The test is different from one conducted on ill patients because it can determine if a person has ever been infected by the virus.

The initial round of blood samples in the Penn study proved heartening: Not many of the 300 workers tested positive for antibodies that indicate infection from the novel coronavirus, according to the lead researcher for the test, Scott Hensley.

"It's an encouraging sign that there is not widespread virus in our hospitals," said Hensley, an associate professor of microbiology at Penn, though he added that it is too early to interpret the data in any predictive way.

The Penn antibody test was developed in-house and provides very specific results. Hensley credited a donation weeks ago from Philadelphia 76ers player Joel Embiid and the team's owners with jumpstarting his lab's testing.

That's not the case for the dozens of other antibody tests starting to be used across the country on a broader population of patients. Many of those tests were approved without stringent clinical trials normally performed by the Food and Drug Administration.

Antibody testing looks for signs that the coronavirus was inside a person's body. Determining how many people have been infected by the virus, beyond those who became ill, could greatly expand our ability to slow its spread and our understanding of how the virus works, infectious disease experts say.

Still, they caution against expecting immediate success on a large scale.

"There are so many tests out there right now. It's sort of like the Wild West," Hensley said.

Dozens of new antibody tests, called "point-of-care rapid tests," provide patients with a plus or minus, meaning positive or negative for antibodies that would reflect whether the coronavirus has or had been present in blood.

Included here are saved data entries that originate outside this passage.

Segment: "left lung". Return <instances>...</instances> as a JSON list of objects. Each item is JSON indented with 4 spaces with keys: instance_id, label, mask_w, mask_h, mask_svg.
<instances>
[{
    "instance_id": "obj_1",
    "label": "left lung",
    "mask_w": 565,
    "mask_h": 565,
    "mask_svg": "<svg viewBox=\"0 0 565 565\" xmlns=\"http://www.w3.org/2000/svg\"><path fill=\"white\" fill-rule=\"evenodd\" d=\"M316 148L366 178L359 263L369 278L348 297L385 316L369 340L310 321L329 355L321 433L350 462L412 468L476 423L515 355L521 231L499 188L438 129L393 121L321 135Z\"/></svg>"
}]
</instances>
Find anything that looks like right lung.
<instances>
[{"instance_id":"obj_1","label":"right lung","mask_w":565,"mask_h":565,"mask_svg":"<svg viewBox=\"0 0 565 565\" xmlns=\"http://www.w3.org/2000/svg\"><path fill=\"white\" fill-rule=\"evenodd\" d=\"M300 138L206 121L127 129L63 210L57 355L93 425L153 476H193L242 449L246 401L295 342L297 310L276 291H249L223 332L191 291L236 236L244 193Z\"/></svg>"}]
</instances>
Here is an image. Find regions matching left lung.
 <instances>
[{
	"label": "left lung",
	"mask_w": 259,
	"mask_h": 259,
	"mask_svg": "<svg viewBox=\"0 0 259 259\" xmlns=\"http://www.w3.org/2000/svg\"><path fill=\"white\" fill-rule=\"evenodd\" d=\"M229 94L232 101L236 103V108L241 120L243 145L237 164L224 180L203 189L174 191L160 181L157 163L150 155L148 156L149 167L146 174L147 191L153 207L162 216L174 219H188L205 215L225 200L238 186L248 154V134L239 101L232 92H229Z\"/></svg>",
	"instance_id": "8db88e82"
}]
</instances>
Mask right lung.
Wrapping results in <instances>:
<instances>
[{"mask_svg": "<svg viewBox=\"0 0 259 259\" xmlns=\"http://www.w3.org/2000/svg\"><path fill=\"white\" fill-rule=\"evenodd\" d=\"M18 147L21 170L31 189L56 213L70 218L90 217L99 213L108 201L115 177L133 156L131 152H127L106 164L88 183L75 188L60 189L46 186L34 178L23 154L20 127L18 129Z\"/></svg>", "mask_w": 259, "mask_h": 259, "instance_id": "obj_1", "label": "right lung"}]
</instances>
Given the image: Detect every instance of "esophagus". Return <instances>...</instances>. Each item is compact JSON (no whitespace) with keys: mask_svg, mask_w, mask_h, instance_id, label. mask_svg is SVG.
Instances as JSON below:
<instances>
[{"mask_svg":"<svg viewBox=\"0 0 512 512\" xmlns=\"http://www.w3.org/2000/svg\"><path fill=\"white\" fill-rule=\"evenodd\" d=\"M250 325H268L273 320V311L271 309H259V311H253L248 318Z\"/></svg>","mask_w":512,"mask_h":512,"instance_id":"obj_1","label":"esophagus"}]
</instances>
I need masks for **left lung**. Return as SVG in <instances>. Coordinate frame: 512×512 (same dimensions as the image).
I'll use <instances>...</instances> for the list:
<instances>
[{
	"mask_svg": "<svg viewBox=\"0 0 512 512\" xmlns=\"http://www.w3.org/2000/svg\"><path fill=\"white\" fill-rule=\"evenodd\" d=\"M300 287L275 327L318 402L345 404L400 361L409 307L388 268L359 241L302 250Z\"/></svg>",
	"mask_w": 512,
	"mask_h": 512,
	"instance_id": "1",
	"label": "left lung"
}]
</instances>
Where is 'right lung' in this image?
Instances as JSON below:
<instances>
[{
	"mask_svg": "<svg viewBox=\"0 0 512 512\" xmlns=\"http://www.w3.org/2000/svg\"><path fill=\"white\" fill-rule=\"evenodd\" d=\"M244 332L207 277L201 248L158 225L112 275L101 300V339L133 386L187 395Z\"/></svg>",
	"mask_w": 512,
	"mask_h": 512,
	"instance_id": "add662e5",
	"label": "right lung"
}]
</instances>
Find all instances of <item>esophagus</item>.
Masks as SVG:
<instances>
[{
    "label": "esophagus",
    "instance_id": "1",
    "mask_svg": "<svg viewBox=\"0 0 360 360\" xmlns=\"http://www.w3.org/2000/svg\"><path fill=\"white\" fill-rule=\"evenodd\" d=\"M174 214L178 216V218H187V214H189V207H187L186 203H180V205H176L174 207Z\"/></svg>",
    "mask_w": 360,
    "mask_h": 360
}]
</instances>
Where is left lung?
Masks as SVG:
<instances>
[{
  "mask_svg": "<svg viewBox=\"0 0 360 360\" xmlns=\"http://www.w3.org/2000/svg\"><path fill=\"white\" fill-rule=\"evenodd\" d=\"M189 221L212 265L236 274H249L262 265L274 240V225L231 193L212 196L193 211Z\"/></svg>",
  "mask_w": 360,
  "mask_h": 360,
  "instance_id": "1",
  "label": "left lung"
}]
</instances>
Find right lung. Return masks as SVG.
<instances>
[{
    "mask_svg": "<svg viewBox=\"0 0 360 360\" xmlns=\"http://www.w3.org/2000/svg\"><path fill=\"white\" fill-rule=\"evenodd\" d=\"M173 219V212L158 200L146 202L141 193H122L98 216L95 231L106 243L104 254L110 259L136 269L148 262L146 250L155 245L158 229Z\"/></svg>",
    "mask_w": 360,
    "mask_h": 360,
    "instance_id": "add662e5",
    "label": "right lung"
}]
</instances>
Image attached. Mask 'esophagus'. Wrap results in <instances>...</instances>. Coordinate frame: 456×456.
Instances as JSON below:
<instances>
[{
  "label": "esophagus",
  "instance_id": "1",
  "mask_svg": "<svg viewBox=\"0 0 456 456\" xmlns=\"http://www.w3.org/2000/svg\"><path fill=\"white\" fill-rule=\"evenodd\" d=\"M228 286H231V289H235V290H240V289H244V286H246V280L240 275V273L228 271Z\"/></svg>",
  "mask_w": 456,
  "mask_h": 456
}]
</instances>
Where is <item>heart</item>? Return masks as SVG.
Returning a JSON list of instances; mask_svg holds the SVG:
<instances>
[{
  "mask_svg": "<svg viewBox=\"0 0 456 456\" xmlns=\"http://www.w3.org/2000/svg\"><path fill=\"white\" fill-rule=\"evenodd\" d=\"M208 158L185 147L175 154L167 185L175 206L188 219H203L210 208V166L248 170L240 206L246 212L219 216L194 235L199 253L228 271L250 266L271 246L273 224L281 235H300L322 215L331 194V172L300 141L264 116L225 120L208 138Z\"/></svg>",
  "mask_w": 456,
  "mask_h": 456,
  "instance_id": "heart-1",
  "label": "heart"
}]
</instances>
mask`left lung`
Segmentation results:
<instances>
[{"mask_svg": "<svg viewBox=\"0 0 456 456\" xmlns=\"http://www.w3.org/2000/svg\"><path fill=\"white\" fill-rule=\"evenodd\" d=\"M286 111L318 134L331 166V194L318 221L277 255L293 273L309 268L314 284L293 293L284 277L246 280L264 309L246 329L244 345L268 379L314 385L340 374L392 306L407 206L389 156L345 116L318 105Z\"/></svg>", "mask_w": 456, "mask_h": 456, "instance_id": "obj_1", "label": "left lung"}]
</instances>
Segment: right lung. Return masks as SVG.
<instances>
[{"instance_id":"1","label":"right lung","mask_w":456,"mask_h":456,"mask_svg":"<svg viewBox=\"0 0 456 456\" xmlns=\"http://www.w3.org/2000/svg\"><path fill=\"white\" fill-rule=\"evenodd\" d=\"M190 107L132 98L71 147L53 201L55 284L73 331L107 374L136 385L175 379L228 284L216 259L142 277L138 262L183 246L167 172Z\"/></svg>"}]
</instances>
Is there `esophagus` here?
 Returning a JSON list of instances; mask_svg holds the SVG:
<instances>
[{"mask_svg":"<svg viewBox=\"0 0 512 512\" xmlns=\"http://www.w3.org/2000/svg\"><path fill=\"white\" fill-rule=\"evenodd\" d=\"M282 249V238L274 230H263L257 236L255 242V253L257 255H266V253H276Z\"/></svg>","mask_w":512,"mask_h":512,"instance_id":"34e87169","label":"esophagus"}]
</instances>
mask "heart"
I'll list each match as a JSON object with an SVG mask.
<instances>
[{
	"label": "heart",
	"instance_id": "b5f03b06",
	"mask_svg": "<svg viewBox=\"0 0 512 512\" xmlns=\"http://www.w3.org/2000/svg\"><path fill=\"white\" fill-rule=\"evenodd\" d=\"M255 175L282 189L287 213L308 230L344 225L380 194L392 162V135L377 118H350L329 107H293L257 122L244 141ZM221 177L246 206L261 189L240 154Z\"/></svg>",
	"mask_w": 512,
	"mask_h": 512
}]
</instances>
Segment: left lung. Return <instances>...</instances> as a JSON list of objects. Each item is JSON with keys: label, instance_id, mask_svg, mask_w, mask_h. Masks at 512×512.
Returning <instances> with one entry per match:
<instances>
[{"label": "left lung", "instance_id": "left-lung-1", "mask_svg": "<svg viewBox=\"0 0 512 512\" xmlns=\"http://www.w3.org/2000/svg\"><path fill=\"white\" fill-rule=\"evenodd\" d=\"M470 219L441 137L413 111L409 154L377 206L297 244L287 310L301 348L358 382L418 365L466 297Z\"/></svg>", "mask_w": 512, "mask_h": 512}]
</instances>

Many could prove to be unreliable, according to Dr. Thomas Fekete, an infectious disease expert and chair of medicine at Temple University's Lewis Katz School of Medicine.

He said trustworthy testing on a broader scale could take a month or so to find.

"We want to make sure the test is picking out the exact virus," Fekete said. "It may be a little difficult. It make take a little while to shake out."

Finding a reliable test that can be taken by hundreds of thousands of Americans, and with quick turnaround in results, could prove key to figuring out the true spread of the infection and how to stop it, Fekete said.

Many people are believed to have been infected, but suffered little or no effects.

Still, it remains unclear why the virus has such wide-ranging effects, and a reliable antibody test won't end the lockdown by itself.

There remains much mystery to the virus, including whether someone who was previously infected can be infected again and why some people suffer more severe reactions than others.